Some records
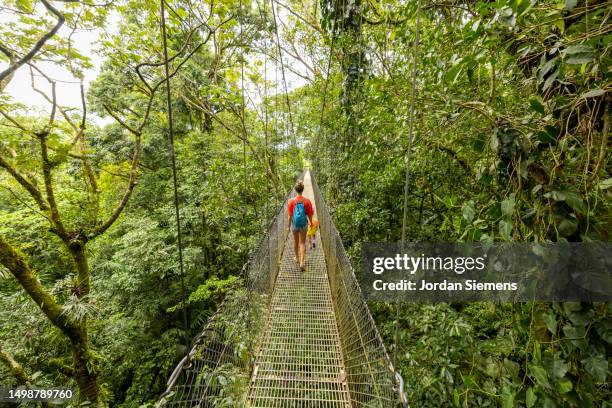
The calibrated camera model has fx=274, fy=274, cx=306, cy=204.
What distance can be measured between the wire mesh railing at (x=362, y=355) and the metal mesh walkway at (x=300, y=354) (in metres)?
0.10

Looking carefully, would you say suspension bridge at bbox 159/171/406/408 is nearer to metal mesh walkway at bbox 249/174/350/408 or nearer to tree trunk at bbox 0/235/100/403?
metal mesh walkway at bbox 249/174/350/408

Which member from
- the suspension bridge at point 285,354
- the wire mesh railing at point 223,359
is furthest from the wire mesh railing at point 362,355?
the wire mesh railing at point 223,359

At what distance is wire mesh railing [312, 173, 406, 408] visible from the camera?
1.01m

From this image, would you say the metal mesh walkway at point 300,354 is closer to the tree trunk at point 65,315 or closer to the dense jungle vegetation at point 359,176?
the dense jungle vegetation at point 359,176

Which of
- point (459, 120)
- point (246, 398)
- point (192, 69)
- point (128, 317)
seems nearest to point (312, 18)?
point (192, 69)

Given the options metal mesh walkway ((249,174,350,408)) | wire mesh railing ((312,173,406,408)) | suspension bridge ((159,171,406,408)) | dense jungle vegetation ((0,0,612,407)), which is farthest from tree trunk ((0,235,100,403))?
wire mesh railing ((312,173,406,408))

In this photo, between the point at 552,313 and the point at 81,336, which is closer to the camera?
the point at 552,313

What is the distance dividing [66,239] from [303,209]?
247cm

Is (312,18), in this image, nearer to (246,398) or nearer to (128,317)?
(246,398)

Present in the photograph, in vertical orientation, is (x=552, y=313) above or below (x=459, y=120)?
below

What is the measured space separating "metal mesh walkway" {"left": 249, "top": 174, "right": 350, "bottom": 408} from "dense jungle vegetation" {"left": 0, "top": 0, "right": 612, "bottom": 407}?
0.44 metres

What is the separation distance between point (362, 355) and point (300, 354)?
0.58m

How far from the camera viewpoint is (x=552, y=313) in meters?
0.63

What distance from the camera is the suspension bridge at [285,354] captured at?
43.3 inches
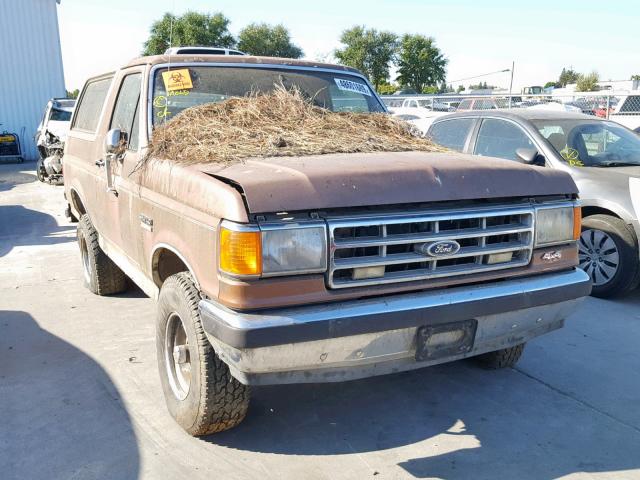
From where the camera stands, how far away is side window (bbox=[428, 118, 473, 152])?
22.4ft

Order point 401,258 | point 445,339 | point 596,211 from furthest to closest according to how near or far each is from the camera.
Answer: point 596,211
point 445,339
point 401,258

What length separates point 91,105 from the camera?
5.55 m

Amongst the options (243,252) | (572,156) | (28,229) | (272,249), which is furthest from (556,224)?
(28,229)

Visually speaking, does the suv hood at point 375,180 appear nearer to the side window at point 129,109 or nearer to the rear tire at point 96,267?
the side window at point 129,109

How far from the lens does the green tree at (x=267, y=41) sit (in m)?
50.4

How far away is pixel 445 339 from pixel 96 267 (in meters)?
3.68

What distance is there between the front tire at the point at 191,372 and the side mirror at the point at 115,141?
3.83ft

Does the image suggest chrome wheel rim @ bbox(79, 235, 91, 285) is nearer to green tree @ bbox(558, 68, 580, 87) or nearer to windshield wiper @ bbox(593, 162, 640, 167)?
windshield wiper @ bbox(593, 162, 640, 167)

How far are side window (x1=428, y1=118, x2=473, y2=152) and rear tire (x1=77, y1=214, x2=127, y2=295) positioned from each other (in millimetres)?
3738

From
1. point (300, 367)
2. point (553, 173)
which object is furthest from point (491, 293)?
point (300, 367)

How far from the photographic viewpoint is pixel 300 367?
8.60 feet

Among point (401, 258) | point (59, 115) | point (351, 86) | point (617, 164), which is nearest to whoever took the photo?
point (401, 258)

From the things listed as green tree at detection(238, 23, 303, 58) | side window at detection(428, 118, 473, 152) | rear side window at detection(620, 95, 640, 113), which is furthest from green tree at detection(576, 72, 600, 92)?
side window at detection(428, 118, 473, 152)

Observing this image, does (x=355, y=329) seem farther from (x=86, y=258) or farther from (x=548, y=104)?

▶ WRITTEN PROBLEM
Write out the full listing verbatim, excluding its pictures.

▶ RESPONSE
The calibrated camera model has fx=274, fy=274, cx=306, cy=204.
What distance can be measured between the wire mesh railing at (x=362, y=355) and the metal mesh walkway at (x=300, y=354) (in metres)?
0.10

Looking carefully, would you say suspension bridge at bbox 159/171/406/408 is nearer to metal mesh walkway at bbox 249/174/350/408 or nearer to tree trunk at bbox 0/235/100/403?
metal mesh walkway at bbox 249/174/350/408

Which member from
- the suspension bridge at point 285,354
- the wire mesh railing at point 223,359
is furthest from the wire mesh railing at point 362,355?
the wire mesh railing at point 223,359

At what distance is wire mesh railing [312, 173, 406, 408] visible from the camera?
1.01m

From this image, would you say the metal mesh walkway at point 300,354 is closer to the tree trunk at point 65,315 or closer to the dense jungle vegetation at point 359,176?
the dense jungle vegetation at point 359,176

Which of
- point (459, 120)
- point (246, 398)
- point (192, 69)
- point (128, 317)
seems nearest to point (312, 18)?
point (192, 69)

Given the options metal mesh walkway ((249,174,350,408)) | wire mesh railing ((312,173,406,408)) | suspension bridge ((159,171,406,408)) | dense jungle vegetation ((0,0,612,407)), which is farthest from tree trunk ((0,235,100,403))?
wire mesh railing ((312,173,406,408))

In this photo, between the point at 552,313 and the point at 81,336, which is closer to the camera?
the point at 552,313

What is the distance dividing [66,239] from [303,209]?
247cm

Is (312,18), in this image, nearer to (246,398) or nearer to (128,317)?
(246,398)

Present in the photograph, in vertical orientation, is (x=552, y=313) above or below (x=459, y=120)?
below

What is the measured space separating "metal mesh walkway" {"left": 249, "top": 174, "right": 350, "bottom": 408} from "dense jungle vegetation" {"left": 0, "top": 0, "right": 612, "bottom": 407}?
0.44 metres

What is the separation distance between point (362, 355) and point (300, 354)?
0.58m

How far from the camera viewpoint is (x=552, y=313) in meters?
0.63

What distance from the camera is the suspension bridge at [285,354] captured at?
43.3 inches
From where the camera stands, how far away is side window (bbox=[428, 118, 473, 152])?
22.4ft

Order point 401,258 | point 445,339 | point 596,211 from furthest to closest according to how near or far each is from the camera.
Answer: point 596,211
point 445,339
point 401,258

What length separates point 91,105 from the camera?
5.55 m

Amongst the options (243,252) | (572,156) | (28,229) | (272,249), which is furthest from (556,224)?
(28,229)

Visually speaking, does the suv hood at point 375,180 appear nearer to the side window at point 129,109 or nearer to the rear tire at point 96,267?
the side window at point 129,109

How far from the lens does the green tree at (x=267, y=41) sit (in m)?
50.4

How far away is pixel 445 339 from pixel 96 267 (in meters)?
3.68

What distance is there between the front tire at the point at 191,372 and the side mirror at the point at 115,141?
3.83ft

Does the image suggest chrome wheel rim @ bbox(79, 235, 91, 285) is nearer to green tree @ bbox(558, 68, 580, 87) or nearer to windshield wiper @ bbox(593, 162, 640, 167)?
windshield wiper @ bbox(593, 162, 640, 167)

How far are side window (x1=428, y1=118, x2=473, y2=152) and rear tire (x1=77, y1=214, x2=127, y2=295) positioned from each other (in millimetres)?
3738

From
1. point (300, 367)
2. point (553, 173)
which object is furthest from point (491, 293)?
point (300, 367)

How far from the photographic viewpoint is pixel 300 367?
8.60 feet

Among point (401, 258) | point (59, 115) | point (351, 86) | point (617, 164), which is nearest to whoever took the photo?
point (401, 258)

From the things listed as green tree at detection(238, 23, 303, 58) | side window at detection(428, 118, 473, 152) | rear side window at detection(620, 95, 640, 113), which is furthest from green tree at detection(576, 72, 600, 92)?
side window at detection(428, 118, 473, 152)

Observing this image, does (x=355, y=329) seem farther from (x=86, y=258) or farther from (x=548, y=104)?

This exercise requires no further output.